Microstructure evolution during austenite reversion in Fe-Ni martensitic alloys

The change of microstructure during reverse transformation by continuous heating and isothermal holding above A_f temperature were studied in Fe-11, 18 and 23 Ni (mass %) alloys. In-situ observation by using confocal laser scanning microscopy (CLSM) and in-situ/ex-situ electron backscatter diffraction (EBSD) analysis were used for direct observation of reverse transformation. It was found that the start temperatures (As) for austenite reversion decrease with increasing of Ni content while they are higher than T₀ temperatures. Reverse transformation in the Fe-23 Ni alloy is accompanied with a sharp surface relief indicating that reverse transformation occurs martensitically in this alloy.

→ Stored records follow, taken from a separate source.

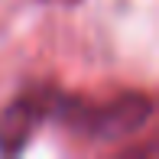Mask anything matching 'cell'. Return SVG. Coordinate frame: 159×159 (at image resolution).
<instances>
[{
	"label": "cell",
	"instance_id": "1",
	"mask_svg": "<svg viewBox=\"0 0 159 159\" xmlns=\"http://www.w3.org/2000/svg\"><path fill=\"white\" fill-rule=\"evenodd\" d=\"M153 98L143 91H120L107 101H88L81 94H65L59 91L52 107V120L75 136L98 143L130 140L136 136L153 117Z\"/></svg>",
	"mask_w": 159,
	"mask_h": 159
},
{
	"label": "cell",
	"instance_id": "2",
	"mask_svg": "<svg viewBox=\"0 0 159 159\" xmlns=\"http://www.w3.org/2000/svg\"><path fill=\"white\" fill-rule=\"evenodd\" d=\"M59 98V88L52 84H33L23 88L13 101L0 107V153L16 156L26 149V143L36 136L46 120H52V107Z\"/></svg>",
	"mask_w": 159,
	"mask_h": 159
},
{
	"label": "cell",
	"instance_id": "3",
	"mask_svg": "<svg viewBox=\"0 0 159 159\" xmlns=\"http://www.w3.org/2000/svg\"><path fill=\"white\" fill-rule=\"evenodd\" d=\"M49 3H59V7H75L78 0H49Z\"/></svg>",
	"mask_w": 159,
	"mask_h": 159
}]
</instances>
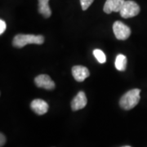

EBSD measurements show that reversed austenite grains in this alloy are formed with nearly identical crystallographic orientations to the prior one, which means orientations and boundaries of prior austenite grains are preserved due to the austenite memory effect. By further holding above A_f temperature spontaneous recrystallization of reverted austenite proceeds. The Fe-18 Ni alloy also shows similar microstructure change during reversion. Near Kurdjamov-Sachs (K-S) orientation relationship is found between reversed austenite and initial martensite during reversion of the Fe-18 and 23 Ni alloys. However, when the Ni content is decreased to 11%, no specific orientation relationship is found between reversed austenite and initial martensite, indicating that the reversion mechanism is changed from martensitic to partitionless diffusional (massive) mechanism.